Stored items
================

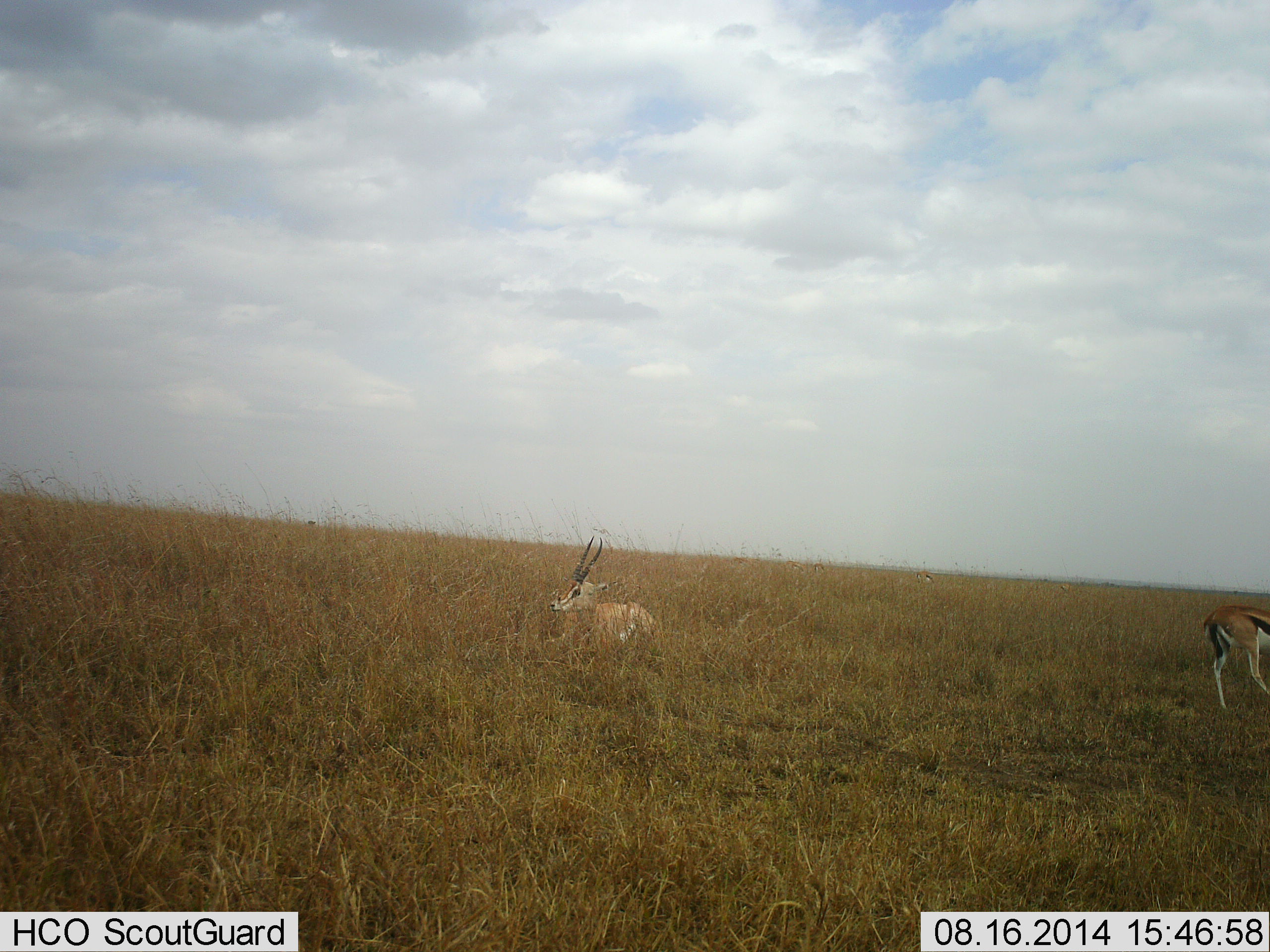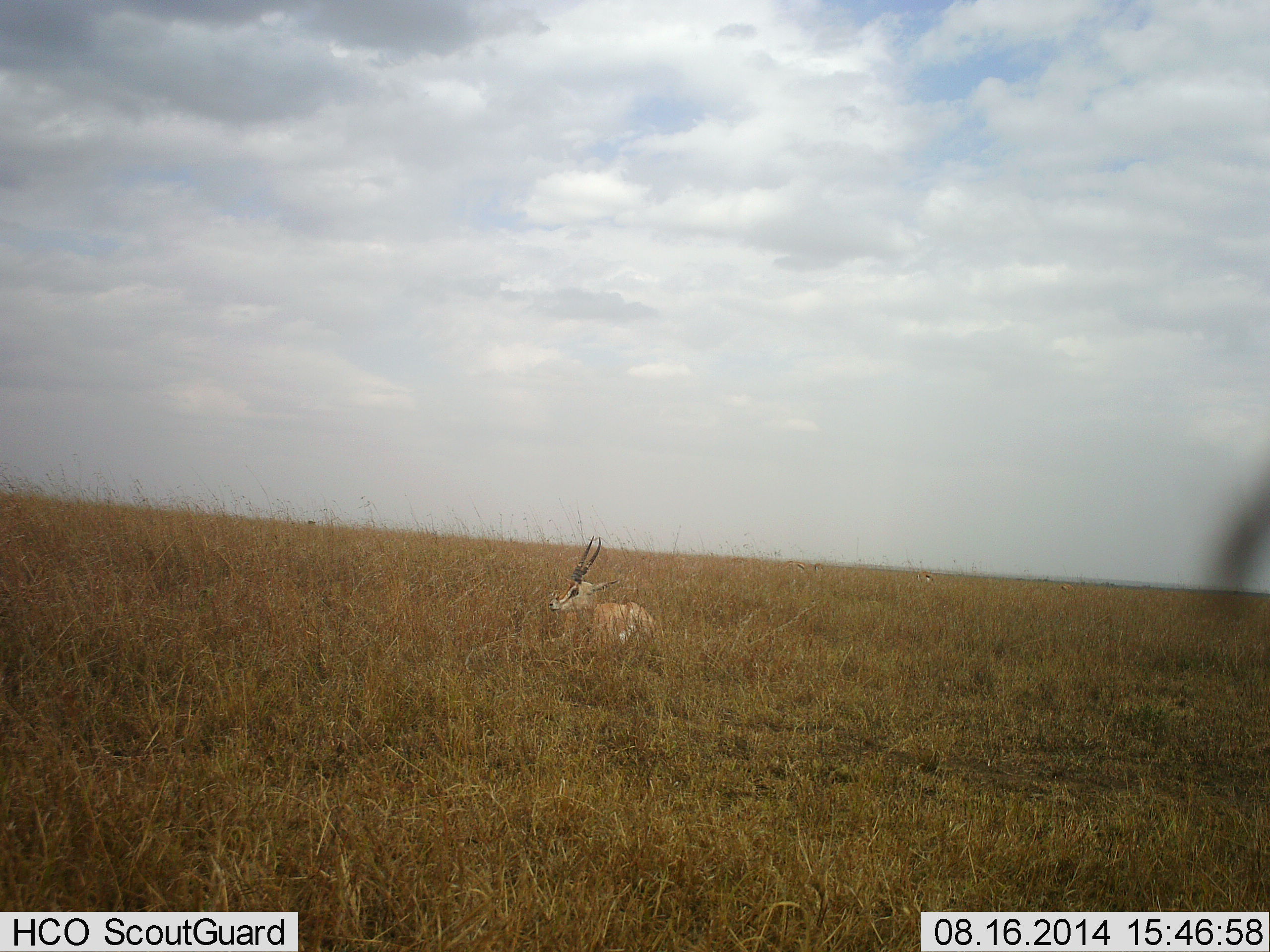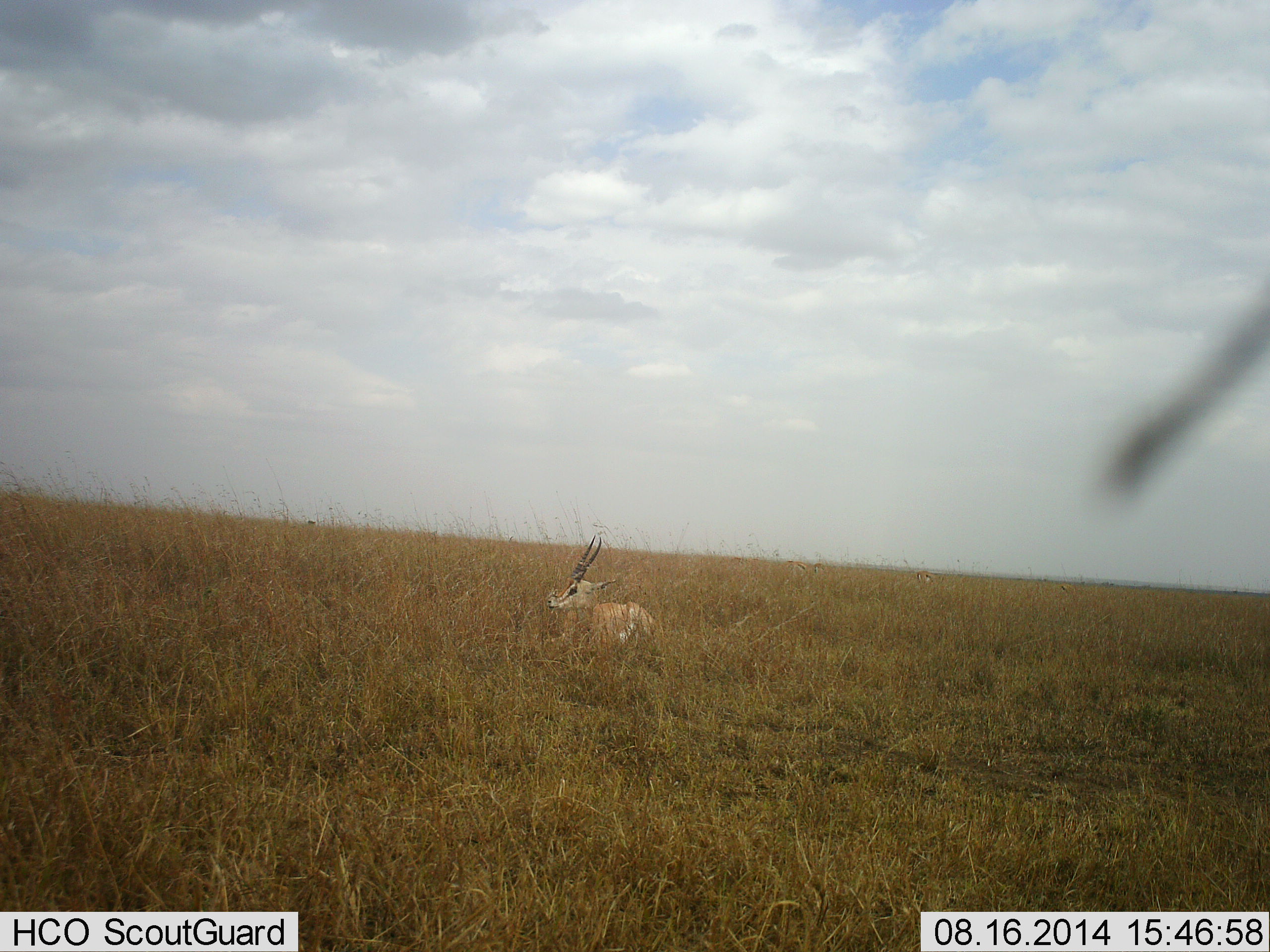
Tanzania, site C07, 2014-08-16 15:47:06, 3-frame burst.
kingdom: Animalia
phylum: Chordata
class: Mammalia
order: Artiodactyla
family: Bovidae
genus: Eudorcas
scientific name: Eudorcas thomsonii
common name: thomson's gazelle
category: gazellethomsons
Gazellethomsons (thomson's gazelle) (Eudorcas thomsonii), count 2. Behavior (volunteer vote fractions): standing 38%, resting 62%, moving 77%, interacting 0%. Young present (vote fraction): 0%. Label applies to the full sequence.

================

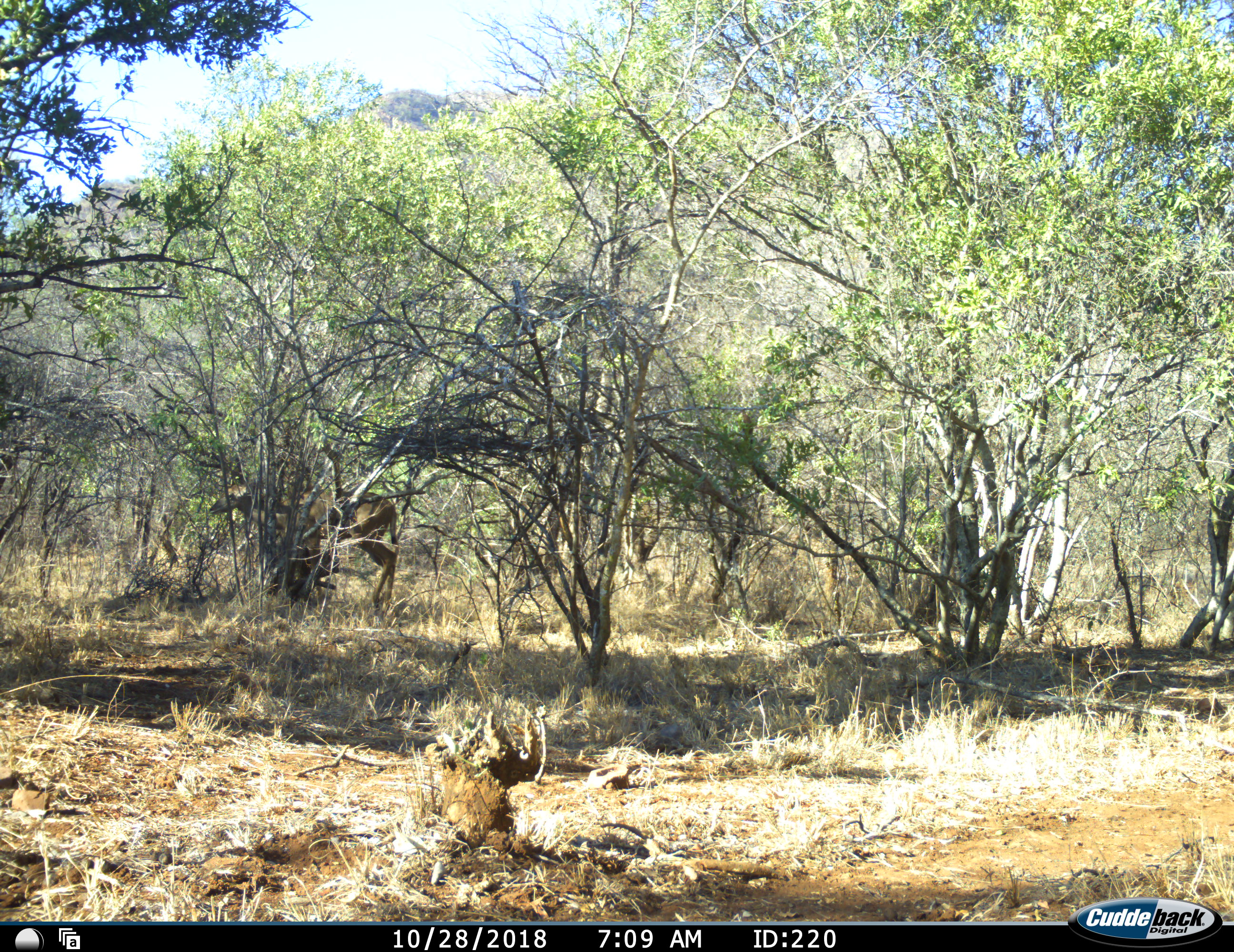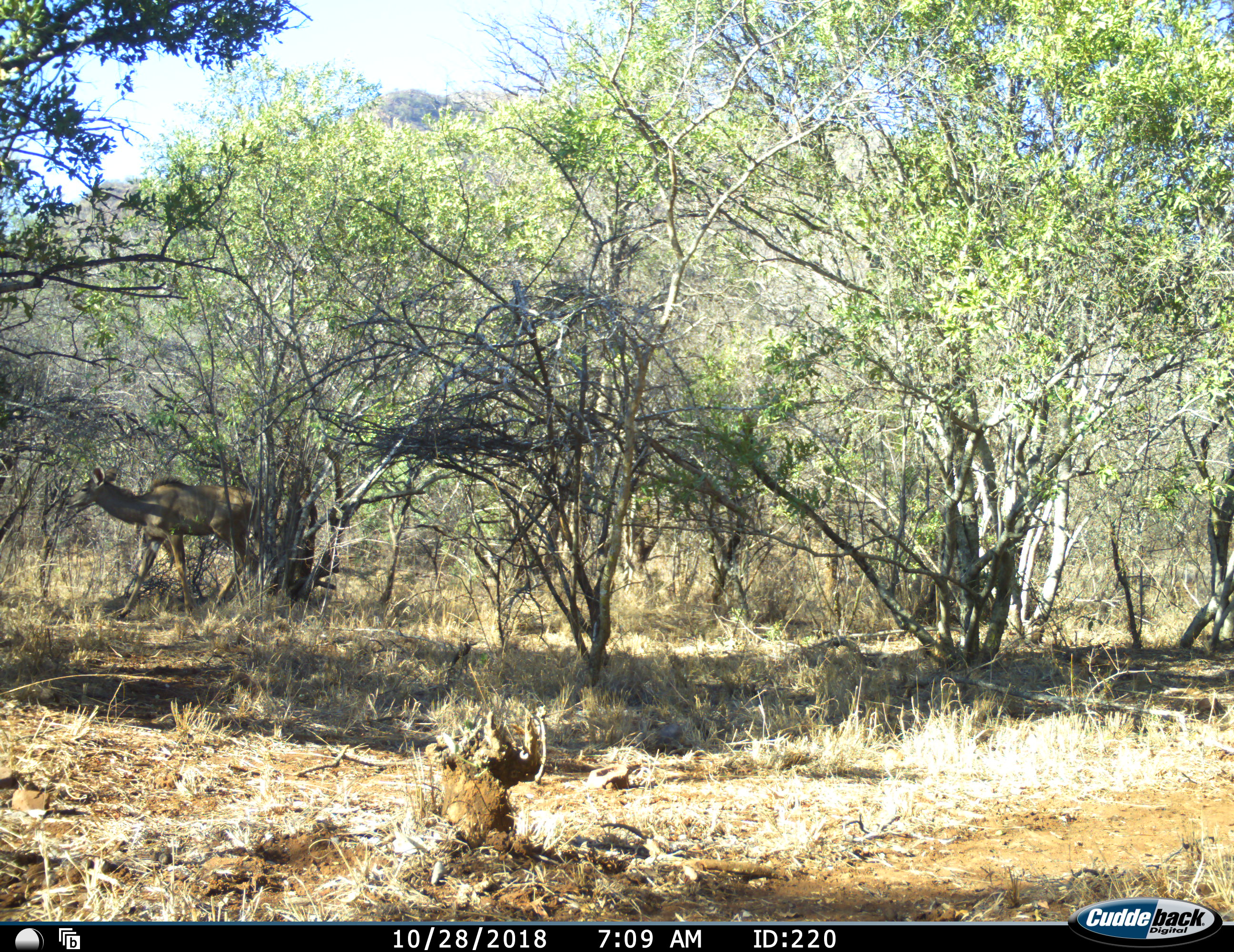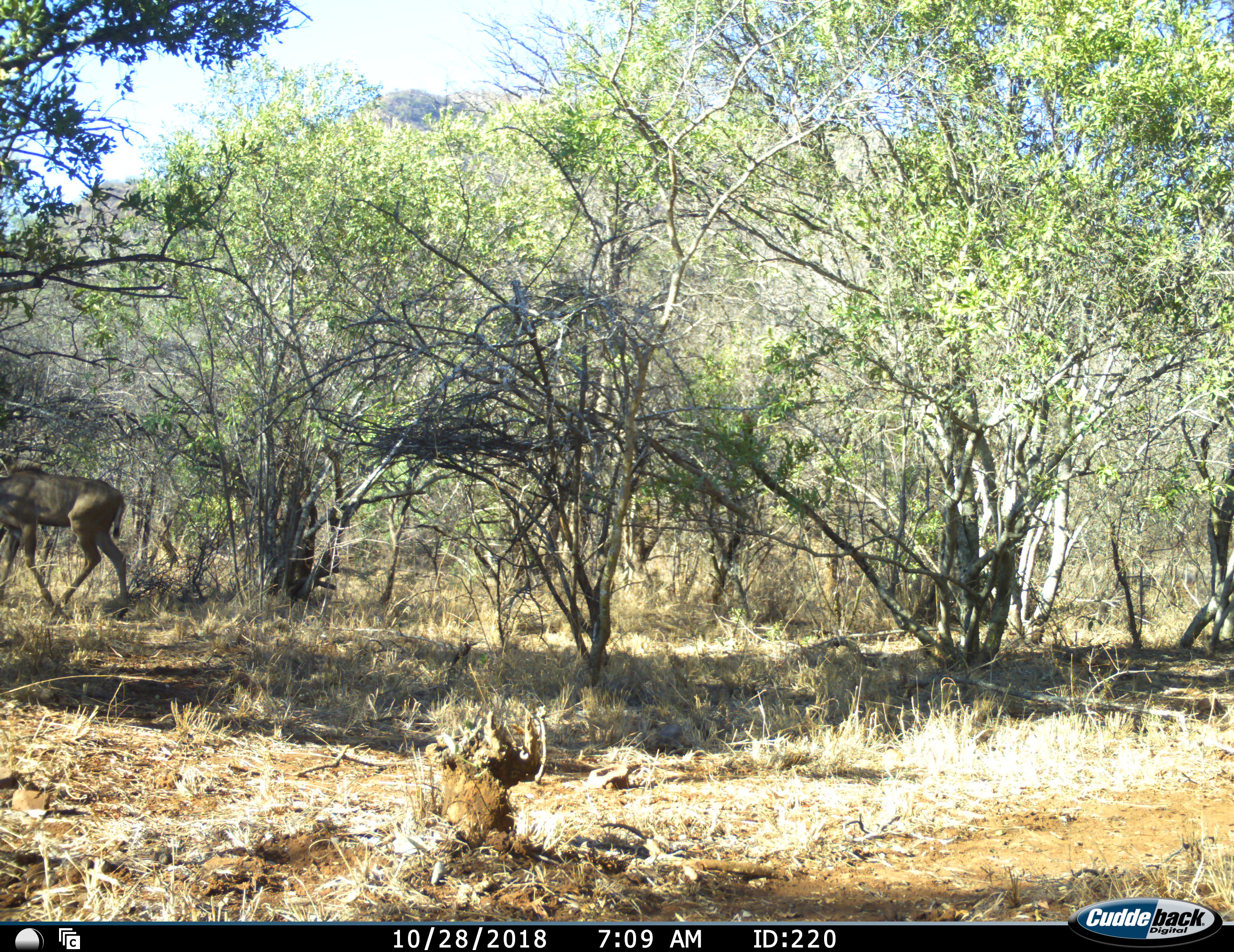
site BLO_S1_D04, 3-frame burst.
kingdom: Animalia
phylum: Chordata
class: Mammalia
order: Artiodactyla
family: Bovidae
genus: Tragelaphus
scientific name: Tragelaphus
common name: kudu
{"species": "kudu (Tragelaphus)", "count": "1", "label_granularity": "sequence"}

================

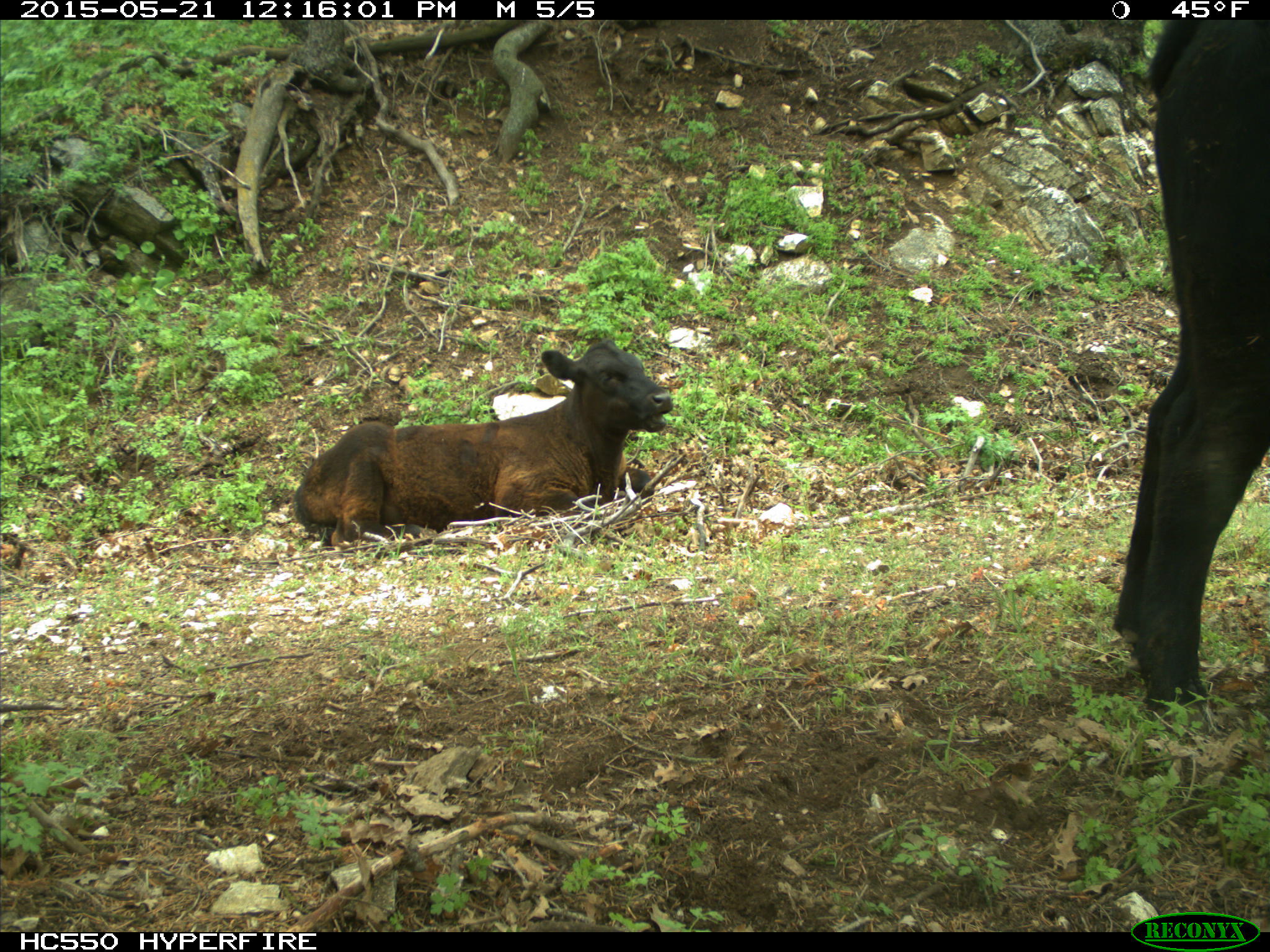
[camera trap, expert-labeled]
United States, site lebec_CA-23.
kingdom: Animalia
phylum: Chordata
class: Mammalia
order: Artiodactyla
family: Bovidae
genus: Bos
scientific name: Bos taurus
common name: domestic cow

================

● Exercise prompt
Only a number is expected here: how many lines of the records above contain "burst".

● Response to the task
2